*WRITTEN EXERCISE A:*
Please reproduce the stretch of the entries below from the line containing "Among distant building" through the line containing "Which applies to", keeping every character the same.

A Perfect Moment
Rabbi Andrew Shaw
Chief Executive, Mizrachi UK
This Shabbat there will be a perfect moment.
What do I mean?
There are times when certain things happen that are totally in sync with what is occurring at the time, even though they, on the face of it, have nothing in common. Don’t google it, it is something I have given a name to!
Confused? Let me explain.
This Shabbat, I will be at a Shabbaton with our new yr 12 leaders for the launch of this year’s Yehudi programme.
For those of you who don’t know what Yehudi is, it is a new initiative of Mizrachi UK to give thousands of Jewish children across the UK role models who they can relate to and be inspired by. The hundred or so leaders over the next two Shabbatot, will be going this year into sixteen primary schools to connect with over 700 year 6 children and begin the process of creating ‘kesharim’ with the children and building on that year on year. Last years leadership group have already started working with the hundreds of year 7 children that they connected with last year.
So that is the event, what is the perfect moment?
That will occur at approximately 10:15am tomorrow, when we begin Kriat Ha Torah, Rishon specifically.

*LISTED ENTRIES:*
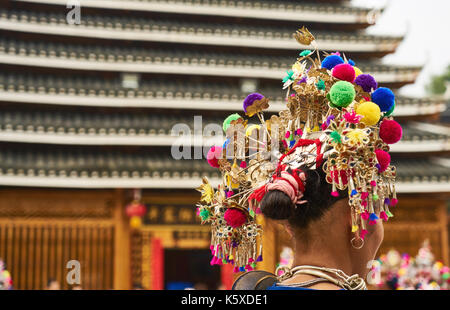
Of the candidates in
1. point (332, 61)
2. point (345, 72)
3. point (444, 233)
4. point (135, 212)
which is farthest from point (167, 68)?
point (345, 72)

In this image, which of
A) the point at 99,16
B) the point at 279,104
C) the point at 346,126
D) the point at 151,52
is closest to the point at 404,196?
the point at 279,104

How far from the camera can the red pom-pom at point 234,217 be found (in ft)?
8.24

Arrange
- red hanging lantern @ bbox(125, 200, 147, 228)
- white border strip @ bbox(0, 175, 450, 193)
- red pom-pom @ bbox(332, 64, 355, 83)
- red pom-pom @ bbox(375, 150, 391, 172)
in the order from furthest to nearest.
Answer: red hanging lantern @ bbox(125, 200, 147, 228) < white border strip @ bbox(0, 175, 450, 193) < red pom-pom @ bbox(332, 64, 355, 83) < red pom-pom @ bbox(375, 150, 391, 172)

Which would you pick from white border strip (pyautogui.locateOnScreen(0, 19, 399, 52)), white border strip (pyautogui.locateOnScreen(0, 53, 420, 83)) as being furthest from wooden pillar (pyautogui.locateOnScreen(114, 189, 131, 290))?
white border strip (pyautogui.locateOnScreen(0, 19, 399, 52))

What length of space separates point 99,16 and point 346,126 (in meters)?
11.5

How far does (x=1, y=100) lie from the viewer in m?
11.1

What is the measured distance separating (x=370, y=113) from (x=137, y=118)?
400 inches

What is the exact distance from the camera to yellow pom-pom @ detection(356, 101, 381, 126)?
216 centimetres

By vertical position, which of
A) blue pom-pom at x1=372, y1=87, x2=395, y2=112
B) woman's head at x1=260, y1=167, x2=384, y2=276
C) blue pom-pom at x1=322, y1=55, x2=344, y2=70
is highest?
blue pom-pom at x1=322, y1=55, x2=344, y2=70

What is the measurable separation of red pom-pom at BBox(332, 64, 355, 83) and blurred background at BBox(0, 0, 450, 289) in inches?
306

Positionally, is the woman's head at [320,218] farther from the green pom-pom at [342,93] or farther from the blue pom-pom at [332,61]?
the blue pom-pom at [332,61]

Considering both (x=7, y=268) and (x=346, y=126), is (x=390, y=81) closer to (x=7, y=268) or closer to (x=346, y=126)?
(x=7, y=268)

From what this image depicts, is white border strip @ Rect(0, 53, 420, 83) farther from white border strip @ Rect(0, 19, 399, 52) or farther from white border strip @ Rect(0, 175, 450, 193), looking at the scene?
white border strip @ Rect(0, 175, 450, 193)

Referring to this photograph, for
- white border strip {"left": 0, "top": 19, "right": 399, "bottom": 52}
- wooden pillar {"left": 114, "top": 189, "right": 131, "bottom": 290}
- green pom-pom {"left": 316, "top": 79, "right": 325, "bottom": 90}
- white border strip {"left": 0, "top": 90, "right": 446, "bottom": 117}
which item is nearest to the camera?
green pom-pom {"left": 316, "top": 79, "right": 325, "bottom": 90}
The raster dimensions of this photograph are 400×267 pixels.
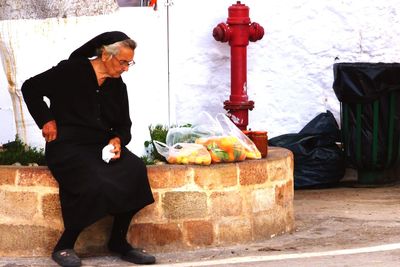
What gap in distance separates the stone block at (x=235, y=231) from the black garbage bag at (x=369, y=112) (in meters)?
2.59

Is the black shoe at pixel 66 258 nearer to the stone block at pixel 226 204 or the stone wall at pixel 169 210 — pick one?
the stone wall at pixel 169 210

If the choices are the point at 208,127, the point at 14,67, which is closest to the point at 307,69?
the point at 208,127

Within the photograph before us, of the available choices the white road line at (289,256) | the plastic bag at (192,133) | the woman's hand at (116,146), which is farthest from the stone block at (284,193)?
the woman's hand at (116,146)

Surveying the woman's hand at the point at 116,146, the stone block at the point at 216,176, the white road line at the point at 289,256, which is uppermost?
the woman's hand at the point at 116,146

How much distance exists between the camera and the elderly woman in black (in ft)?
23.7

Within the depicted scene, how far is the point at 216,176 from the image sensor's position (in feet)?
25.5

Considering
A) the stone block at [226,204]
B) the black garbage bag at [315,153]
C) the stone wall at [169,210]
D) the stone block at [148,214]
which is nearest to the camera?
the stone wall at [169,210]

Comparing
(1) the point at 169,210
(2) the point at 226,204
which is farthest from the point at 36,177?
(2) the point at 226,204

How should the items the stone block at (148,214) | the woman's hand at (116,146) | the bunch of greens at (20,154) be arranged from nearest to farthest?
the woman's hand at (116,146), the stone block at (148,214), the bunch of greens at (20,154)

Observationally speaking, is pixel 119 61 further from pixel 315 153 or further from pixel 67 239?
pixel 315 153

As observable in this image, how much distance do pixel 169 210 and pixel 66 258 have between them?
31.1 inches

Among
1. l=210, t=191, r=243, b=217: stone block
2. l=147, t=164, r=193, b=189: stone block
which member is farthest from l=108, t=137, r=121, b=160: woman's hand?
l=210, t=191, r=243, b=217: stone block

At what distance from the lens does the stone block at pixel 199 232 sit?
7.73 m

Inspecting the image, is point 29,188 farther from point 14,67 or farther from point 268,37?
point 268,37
...
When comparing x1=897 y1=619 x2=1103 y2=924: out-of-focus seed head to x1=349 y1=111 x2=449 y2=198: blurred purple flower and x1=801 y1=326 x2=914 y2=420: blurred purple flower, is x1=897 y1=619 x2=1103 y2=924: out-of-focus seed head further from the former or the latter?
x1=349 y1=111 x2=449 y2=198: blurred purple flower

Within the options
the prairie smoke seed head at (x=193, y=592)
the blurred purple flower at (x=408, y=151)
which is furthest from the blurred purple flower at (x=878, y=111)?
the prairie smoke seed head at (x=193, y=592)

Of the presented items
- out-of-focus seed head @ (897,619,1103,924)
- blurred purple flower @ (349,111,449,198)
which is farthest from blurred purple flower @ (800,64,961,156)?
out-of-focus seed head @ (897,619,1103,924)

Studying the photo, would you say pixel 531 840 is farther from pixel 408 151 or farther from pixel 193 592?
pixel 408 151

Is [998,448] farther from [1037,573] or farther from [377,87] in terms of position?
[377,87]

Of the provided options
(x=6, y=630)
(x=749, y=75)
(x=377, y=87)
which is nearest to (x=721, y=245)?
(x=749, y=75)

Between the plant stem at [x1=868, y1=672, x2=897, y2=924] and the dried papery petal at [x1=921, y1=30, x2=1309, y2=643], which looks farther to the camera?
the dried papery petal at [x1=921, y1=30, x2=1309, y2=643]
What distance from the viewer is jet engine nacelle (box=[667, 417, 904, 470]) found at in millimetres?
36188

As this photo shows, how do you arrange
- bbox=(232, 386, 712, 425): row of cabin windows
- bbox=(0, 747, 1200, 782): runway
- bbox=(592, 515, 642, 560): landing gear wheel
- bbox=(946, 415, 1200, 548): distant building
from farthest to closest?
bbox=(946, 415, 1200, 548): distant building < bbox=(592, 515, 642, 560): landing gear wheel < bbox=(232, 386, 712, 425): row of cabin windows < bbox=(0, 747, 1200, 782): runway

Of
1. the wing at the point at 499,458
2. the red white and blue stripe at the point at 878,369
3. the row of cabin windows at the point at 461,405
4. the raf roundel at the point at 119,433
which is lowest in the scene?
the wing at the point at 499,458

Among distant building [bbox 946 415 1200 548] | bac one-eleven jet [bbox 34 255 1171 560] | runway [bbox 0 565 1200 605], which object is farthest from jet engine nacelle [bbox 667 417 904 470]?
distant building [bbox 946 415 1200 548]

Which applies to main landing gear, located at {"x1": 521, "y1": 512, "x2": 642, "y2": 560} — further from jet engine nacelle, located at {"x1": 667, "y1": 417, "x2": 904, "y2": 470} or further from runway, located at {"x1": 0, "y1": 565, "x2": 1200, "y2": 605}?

*WRITTEN EXERCISE B:*
Write out the stretch of the Shabbat piece above from "This Shabbat, I" through "the perfect moment?" word for word.

*FULL RESPONSE A:*
Among distant building [bbox 946 415 1200 548] | bac one-eleven jet [bbox 34 255 1171 560] | runway [bbox 0 565 1200 605], which object is farthest from jet engine nacelle [bbox 667 417 904 470]?
distant building [bbox 946 415 1200 548]

Which applies to main landing gear, located at {"x1": 521, "y1": 512, "x2": 642, "y2": 560} — further from jet engine nacelle, located at {"x1": 667, "y1": 417, "x2": 904, "y2": 470} or further from runway, located at {"x1": 0, "y1": 565, "x2": 1200, "y2": 605}?

*FULL RESPONSE B:*
This Shabbat, I will be at a Shabbaton with our new yr 12 leaders for the launch of this year’s Yehudi programme.
For those of you who don’t know what Yehudi is, it is a new initiative of Mizrachi UK to give thousands of Jewish children across the UK role models who they can relate to and be inspired by. The hundred or so leaders over the next two Shabbatot, will be going this year into sixteen primary schools to connect with over 700 year 6 children and begin the process of creating ‘kesharim’ with the children and building on that year on year. Last years leadership group have already started working with the hundreds of year 7 children that they connected with last year.
So that is the event, what is the perfect moment?